- Supplied data:
⁂
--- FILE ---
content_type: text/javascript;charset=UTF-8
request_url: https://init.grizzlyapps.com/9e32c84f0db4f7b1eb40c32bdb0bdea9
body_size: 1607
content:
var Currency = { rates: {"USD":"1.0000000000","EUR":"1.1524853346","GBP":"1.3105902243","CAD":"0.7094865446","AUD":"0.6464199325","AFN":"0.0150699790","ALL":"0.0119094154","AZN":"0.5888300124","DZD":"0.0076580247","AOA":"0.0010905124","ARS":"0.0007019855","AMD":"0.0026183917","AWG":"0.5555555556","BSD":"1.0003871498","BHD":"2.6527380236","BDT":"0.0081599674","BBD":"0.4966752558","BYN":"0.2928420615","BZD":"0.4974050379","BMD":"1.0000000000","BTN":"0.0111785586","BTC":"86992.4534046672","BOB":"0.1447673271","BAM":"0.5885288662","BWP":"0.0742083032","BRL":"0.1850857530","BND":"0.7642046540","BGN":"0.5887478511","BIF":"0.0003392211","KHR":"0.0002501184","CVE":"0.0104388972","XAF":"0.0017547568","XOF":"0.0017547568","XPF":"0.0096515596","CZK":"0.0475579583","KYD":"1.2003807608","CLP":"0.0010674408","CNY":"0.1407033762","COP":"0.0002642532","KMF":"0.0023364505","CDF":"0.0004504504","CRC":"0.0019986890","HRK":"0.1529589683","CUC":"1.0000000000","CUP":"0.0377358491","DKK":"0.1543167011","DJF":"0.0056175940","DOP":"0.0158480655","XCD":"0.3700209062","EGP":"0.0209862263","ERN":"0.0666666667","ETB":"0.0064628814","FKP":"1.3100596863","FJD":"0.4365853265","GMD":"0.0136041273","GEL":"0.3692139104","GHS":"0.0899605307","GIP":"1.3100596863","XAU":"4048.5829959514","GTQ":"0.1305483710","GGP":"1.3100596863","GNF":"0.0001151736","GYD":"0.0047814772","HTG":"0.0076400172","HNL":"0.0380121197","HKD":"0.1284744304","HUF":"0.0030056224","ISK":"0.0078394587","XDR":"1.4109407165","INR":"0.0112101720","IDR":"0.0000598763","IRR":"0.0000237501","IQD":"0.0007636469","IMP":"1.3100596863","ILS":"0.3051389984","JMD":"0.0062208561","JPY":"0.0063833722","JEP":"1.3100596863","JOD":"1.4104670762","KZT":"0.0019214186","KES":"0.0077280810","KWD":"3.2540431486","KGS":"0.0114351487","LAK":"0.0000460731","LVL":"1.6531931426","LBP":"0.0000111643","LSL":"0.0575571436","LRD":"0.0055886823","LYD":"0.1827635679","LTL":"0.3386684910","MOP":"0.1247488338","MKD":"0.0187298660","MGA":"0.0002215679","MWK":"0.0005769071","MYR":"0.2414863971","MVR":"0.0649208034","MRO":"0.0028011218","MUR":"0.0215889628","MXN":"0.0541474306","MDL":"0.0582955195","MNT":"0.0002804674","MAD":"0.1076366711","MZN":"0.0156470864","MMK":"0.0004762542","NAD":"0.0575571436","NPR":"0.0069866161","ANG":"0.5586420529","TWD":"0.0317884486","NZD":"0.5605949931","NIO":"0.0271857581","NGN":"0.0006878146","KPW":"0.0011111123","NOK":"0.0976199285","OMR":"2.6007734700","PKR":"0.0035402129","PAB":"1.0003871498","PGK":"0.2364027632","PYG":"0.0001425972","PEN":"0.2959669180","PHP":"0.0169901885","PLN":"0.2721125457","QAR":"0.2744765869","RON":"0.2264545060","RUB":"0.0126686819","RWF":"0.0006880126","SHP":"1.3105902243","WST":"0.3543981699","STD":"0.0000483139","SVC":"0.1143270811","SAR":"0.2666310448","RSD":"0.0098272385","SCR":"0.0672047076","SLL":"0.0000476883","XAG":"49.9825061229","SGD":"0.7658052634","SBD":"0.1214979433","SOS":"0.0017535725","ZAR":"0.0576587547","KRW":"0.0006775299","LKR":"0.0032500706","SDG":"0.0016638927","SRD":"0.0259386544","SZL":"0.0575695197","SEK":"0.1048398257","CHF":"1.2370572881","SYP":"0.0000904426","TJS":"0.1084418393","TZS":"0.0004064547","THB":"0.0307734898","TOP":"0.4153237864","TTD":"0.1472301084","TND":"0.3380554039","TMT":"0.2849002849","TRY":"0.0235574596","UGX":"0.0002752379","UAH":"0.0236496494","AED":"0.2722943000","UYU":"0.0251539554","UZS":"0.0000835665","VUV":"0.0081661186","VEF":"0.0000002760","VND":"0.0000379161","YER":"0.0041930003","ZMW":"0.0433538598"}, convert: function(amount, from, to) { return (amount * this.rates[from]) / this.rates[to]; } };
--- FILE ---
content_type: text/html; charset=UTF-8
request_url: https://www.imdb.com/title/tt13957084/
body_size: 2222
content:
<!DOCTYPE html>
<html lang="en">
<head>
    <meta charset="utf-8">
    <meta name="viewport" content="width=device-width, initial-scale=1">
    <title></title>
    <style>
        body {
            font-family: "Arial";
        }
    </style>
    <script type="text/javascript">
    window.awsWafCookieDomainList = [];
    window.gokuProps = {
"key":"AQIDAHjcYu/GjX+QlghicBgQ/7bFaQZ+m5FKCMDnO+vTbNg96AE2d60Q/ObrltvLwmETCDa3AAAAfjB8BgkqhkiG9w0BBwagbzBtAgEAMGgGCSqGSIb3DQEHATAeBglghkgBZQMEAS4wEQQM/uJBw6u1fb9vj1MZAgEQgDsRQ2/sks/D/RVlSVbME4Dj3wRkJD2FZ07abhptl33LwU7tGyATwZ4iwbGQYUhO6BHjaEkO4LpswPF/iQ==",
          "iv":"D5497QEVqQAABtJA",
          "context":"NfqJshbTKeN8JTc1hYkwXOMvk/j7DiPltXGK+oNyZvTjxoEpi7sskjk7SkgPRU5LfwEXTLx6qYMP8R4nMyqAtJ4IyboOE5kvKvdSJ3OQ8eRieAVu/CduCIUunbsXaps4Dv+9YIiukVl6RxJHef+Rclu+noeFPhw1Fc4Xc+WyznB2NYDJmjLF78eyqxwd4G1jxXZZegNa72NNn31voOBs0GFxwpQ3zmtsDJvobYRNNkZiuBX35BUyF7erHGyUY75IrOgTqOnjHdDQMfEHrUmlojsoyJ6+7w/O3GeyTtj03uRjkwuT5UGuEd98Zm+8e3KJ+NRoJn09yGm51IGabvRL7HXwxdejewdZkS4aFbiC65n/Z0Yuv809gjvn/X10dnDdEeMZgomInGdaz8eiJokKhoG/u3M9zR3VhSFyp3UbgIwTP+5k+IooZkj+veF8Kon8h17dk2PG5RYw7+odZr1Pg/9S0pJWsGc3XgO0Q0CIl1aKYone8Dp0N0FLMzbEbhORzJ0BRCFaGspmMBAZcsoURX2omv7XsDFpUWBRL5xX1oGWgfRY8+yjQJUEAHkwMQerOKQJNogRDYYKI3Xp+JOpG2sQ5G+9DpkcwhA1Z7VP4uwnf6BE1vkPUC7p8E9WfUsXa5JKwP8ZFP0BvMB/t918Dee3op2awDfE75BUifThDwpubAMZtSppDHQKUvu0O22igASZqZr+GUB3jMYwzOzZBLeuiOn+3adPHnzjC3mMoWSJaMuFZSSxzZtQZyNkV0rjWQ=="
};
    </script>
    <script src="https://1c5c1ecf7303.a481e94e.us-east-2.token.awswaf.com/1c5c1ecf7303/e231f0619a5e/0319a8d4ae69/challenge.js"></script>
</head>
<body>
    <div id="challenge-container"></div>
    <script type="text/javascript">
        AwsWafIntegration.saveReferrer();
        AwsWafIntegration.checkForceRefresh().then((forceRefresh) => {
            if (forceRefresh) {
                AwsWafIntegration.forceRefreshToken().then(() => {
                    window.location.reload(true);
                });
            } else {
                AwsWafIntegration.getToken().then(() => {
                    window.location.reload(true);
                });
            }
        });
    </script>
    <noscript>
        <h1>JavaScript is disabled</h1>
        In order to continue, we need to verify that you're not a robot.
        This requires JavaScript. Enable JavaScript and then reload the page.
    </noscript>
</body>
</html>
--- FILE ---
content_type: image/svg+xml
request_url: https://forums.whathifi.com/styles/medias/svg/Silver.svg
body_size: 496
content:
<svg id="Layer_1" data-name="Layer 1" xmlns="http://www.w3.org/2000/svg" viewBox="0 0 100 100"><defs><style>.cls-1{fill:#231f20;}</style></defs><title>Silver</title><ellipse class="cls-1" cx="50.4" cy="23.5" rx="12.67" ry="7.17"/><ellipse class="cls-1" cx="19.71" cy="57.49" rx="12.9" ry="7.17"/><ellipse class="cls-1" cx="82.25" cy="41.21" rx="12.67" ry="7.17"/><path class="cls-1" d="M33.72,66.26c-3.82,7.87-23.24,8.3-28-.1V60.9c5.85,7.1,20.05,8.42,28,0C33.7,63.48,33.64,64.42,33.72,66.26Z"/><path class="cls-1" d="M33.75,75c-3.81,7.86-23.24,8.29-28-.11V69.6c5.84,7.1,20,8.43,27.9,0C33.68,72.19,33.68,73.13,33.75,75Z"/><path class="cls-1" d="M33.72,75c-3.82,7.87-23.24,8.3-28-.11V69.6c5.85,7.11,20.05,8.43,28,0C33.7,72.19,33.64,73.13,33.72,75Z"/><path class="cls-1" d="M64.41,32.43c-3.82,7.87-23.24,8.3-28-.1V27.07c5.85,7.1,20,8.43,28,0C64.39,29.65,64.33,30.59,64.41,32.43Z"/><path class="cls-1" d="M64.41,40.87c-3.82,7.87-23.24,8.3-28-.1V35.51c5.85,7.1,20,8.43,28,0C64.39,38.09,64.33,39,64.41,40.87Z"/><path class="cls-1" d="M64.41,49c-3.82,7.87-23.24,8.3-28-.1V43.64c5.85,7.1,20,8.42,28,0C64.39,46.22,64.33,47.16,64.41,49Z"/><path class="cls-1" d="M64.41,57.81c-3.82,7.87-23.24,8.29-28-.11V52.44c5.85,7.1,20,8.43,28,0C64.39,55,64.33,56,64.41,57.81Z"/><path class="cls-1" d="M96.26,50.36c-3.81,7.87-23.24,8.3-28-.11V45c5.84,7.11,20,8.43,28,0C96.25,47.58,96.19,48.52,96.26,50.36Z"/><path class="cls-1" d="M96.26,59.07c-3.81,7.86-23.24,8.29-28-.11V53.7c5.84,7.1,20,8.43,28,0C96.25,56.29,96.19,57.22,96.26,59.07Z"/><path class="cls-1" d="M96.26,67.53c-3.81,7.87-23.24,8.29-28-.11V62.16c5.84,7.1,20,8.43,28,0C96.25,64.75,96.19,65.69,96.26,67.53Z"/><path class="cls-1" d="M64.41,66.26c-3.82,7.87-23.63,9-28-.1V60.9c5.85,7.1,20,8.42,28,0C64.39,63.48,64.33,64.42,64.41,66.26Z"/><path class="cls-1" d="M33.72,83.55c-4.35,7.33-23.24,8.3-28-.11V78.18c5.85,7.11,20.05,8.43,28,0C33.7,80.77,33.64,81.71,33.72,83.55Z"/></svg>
⁂
- Required action: How many lines in the listing above contain "charset"? Give the number and nothing else.

- The completed task: 3